The election between current Zone 1 Commissioner James Stowers and challenger Alan Burton represents the only contested seat on the City Commission for the Nov. 6 election.
BY MATT MENCARINI | STAFF WRITER
There’s only one contested seat on the Ormond Beach City Commission that will be on the ballot on Nov. 6. That seat represents Zone 1. The incumbent, James Stowers, is being challenged by Alan Burton, the same man he beat in a close race two years ago.
The two candidates attended the Sept. 20 City and Neighbors Devoted to Ormond (CANDO) meeting at Ormond Beach Union Church to discuss several topics. The follow is excerpts of their respective answers to six of the questions presented to them.
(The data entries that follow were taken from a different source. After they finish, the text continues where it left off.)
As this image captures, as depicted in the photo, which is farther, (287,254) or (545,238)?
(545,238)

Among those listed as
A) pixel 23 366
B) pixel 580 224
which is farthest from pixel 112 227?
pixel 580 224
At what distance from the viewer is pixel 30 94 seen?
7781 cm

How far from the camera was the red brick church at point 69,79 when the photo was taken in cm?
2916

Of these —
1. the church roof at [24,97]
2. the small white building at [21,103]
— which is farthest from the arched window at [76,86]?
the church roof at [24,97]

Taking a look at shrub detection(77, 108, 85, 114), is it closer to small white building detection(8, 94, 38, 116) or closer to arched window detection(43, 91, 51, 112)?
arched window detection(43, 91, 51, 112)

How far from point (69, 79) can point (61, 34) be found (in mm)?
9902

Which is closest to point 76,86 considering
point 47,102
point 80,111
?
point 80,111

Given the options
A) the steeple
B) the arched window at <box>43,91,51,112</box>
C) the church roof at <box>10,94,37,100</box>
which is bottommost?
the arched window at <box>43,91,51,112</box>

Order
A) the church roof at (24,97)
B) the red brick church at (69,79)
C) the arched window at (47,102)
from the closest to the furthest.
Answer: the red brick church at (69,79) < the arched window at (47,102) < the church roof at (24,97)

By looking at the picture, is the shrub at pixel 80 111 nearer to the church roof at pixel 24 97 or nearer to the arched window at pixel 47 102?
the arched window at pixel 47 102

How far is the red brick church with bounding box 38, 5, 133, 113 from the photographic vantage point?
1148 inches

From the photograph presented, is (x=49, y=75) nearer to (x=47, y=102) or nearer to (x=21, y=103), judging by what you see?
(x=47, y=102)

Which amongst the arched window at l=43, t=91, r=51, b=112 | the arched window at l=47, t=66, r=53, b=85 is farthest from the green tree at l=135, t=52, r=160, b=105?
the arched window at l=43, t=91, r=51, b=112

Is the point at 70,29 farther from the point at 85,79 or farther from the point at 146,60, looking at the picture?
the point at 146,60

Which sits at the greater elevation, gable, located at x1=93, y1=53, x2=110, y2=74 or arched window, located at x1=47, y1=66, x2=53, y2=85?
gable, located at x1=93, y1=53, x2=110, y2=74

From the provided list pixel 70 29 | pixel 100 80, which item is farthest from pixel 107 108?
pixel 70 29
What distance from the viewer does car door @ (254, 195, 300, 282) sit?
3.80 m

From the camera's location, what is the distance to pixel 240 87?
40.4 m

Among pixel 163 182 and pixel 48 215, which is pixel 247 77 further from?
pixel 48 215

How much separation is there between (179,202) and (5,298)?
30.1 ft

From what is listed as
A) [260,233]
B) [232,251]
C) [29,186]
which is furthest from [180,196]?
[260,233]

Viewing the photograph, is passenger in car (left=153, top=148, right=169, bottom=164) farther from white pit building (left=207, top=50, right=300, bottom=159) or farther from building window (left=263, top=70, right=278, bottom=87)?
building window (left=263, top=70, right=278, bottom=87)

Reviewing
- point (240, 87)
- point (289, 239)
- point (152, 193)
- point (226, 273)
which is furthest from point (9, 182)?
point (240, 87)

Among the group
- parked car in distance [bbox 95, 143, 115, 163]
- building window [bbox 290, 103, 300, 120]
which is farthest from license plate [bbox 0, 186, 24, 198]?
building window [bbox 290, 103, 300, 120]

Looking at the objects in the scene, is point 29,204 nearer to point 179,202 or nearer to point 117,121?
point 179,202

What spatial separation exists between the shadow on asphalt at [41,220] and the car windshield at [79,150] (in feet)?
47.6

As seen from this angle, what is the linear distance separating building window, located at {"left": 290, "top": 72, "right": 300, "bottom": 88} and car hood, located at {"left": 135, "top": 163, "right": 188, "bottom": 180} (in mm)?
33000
What is the city’s greatest strength?
Stowers: “Our greatest strength, I believe: quality of life. … At the end of the day, when you look at our recreational facilities, when you look at the quality of life that we have through our businesses, with the residents who live here, with the quality of our neighborhoods, there is a reason why people want to move to Ormond Beach. And so I’m very proud of that.”
Burton: “The city’s greatest strength, or as I look at it, the basic or essential attribute shared by all of us in this room and in Ormond Beach, is the community’s overall financial condition. And that includes homeowners, businesses and government. … The financial stability also provides the basis for the quality of life that we all have come to know and expect.”
What is the most critical issue facing our city?
Stowers: “To me, it’s unfunded liabilities. You’re looking at $29 million plus, in the next 10 to 20 years.”
Burton: “The most critical issue facing our city is the networth of Ormond Beach and unfunded liability.”
In the city’s only contested race, what motivated your candidacy and what needs changing? (for challenger only)
Burton: “Growing up through the 50s and the 60s and the 70s, I have a global thing saying that a person can run for any office, any time. And that’s a part of the great tradition of the United States of America. … What’s also central to myself is servant leadership. (It’s) central to my life and life experience.”
With four seats uncontested, what major accomplishments have contributed to a high level of community approval in this commission? (for incumbent only)
Stowers: “I think I’ve had quite a bit of support. When you drive around and look at businesses, you look at the residential areas, you see a lot of my signs out there. I think we have (as a commission) risen to the challenge when we have issues in front of us. … We are focused and we deal with the issue at hand and we get through it.”
The downtown CRA has brought millions of dollars of cosmetic changes to Granada Boulevard. How does this investment benefit taxpayers?
Stowers: “If you go back 25 years, and you talk about old Ormond Hotel. You talk about the state of disrepair of The Casements. ... And I wasn’t around then, but I've been around long enough now to know the entire downtown was in a state of disrepair. … I absolutely see a utility to CRAs. They certainly have a shelf life. There’s a point where that blight has been so long it’s gone away.”
Burton: “If you look at a CRA downtown, does it promote lower property taxes? In a broader sense, in a very macro sense, it doesn’t. Does a CRA promote private investment? No. Does the CRA boost debt-free prosperity? No, it increases debt. And does a CRA nurture a healthy Ormond Beach? I don’t think so. Now, the benefits from a CRA and those from outside the CRA are not equal.”